Emlyn Farrell is a technology consultant with extensive experience designing and delivering data platforms in complex, regulated environments. He has worked across pharmaceuticals, manufacturing, and utilities sectors, helping organisations build reliable data systems that support operational and analytical decision-making.

In addition to his industry work, he is a part-time lecturer at SETU, contributing to technology and data-focused programmes. His professional interests focus on system design and data architecture, with a strong emphasis on applying data engineering principles to real-world operational environments.

Tech Talk: A Single Source of Truth "A Group Project gone wrong"

The idea of a “Single Source of Truth” sounds great until you actually try to build one across real systems, real teams, and real constraints. At that point, it often turns into a group project where everyone did the work and nobody agrees on the final answer.

In this talk, we’ll explore why the Single Source of Truth so frequently goes off the rails. Using examples from manufacturing environments and enterprise data platforms, we’ll look at how data silos form, how metrics drift over time, and how well-intentioned teams end up confidently presenting different versions of the same number.

The focus is on practical lessons from both industrial systems and software platforms. What works, what doesn’t, and what is usually learned the hard way, with an emphasis on trust, ownership, and decision-making rather than tools or vendors.

If you’ve ever watched a meeting derail because two dashboards didn’t agree, this will sound familiar.

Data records
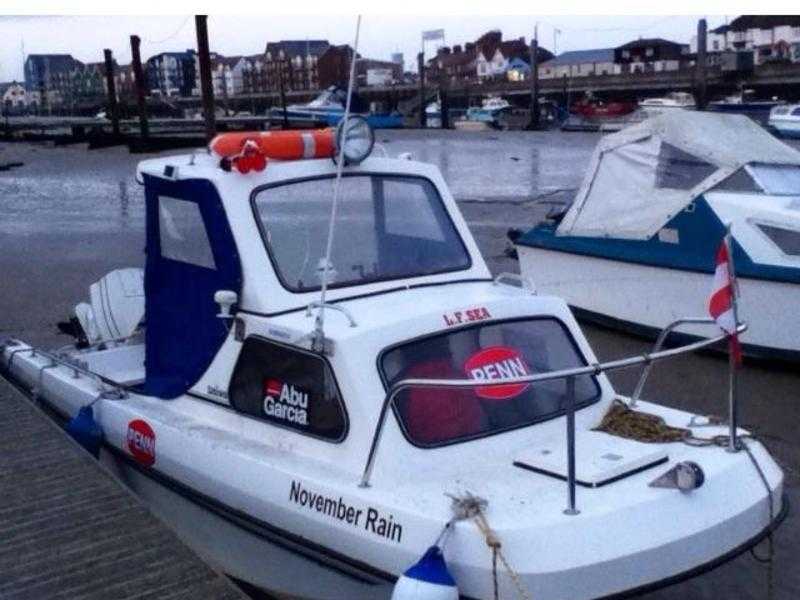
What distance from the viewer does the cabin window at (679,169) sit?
9547mm

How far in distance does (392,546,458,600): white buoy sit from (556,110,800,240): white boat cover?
6.46 meters

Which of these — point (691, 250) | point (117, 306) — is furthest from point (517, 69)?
point (117, 306)

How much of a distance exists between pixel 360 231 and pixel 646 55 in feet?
301

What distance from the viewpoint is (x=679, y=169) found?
384 inches

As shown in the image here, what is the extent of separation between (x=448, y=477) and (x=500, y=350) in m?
0.75

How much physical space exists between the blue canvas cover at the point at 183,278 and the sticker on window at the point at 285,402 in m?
0.46

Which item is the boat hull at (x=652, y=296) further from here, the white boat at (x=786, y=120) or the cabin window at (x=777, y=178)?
the white boat at (x=786, y=120)

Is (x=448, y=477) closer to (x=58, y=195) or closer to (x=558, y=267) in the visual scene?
(x=558, y=267)

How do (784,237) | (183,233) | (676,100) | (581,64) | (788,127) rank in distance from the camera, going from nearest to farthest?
(183,233), (784,237), (788,127), (676,100), (581,64)

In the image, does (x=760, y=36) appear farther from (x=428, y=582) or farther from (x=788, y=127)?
(x=428, y=582)

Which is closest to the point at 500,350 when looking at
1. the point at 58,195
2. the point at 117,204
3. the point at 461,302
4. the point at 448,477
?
the point at 461,302

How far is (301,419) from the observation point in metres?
4.68

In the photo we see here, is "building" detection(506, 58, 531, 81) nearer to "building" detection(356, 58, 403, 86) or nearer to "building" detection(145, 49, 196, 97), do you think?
"building" detection(356, 58, 403, 86)

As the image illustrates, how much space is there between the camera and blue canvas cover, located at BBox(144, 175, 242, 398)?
16.9ft
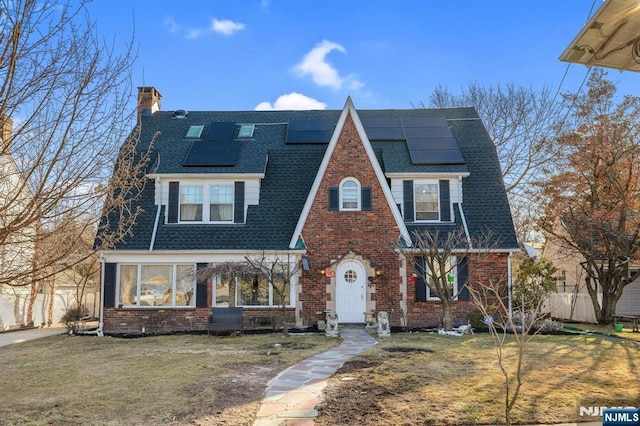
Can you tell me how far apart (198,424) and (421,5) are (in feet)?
33.6

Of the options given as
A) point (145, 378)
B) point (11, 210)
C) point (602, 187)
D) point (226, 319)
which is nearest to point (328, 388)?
point (145, 378)

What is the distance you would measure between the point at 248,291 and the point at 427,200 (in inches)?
287

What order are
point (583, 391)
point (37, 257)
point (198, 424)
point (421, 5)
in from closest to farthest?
point (37, 257)
point (198, 424)
point (583, 391)
point (421, 5)

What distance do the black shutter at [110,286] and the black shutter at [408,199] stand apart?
34.2 ft

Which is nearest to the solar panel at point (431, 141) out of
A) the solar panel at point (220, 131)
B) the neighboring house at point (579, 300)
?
the solar panel at point (220, 131)

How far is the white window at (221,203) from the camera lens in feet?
60.3

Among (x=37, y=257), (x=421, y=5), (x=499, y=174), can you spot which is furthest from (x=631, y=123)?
(x=37, y=257)

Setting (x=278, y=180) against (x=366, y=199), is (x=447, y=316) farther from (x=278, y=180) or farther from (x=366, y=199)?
(x=278, y=180)

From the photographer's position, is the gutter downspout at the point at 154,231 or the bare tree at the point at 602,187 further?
the bare tree at the point at 602,187

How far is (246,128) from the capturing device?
21609mm

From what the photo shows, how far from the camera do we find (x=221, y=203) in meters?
18.5

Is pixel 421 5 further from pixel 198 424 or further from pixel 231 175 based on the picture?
pixel 198 424

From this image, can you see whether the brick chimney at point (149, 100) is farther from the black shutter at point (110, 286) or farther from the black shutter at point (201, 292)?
the black shutter at point (201, 292)

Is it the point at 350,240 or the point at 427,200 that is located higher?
the point at 427,200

> _Work order 1_
Which sectors does the talk description say Emlyn Farrell has worked across? List them all.
> _Work order 2_
Retype everything in the talk description from "The focus is" down to "tools or vendors.".
> _Work order 3_
Using the talk description, answer these:
(a) Where is Emlyn Farrell a part-time lecturer?
(b) What phrase in quotation marks follows "A Single Source of Truth" in the talk title?
(c) The talk draws its examples from which two settings?
The data records have nothing to do with the talk description.

> _Written solution 1_
Pharmaceuticals, manufacturing, utilities

> _Written solution 2_
The focus is on practical lessons from both industrial systems and software platforms. What works, what doesn’t, and what is usually learned the hard way, with an emphasis on trust, ownership, and decision-making rather than tools or vendors.

> _Written solution 3_
(a) SETU
(b) "A Group Project gone wrong"
(c) Manufacturing environments and enterprise data platforms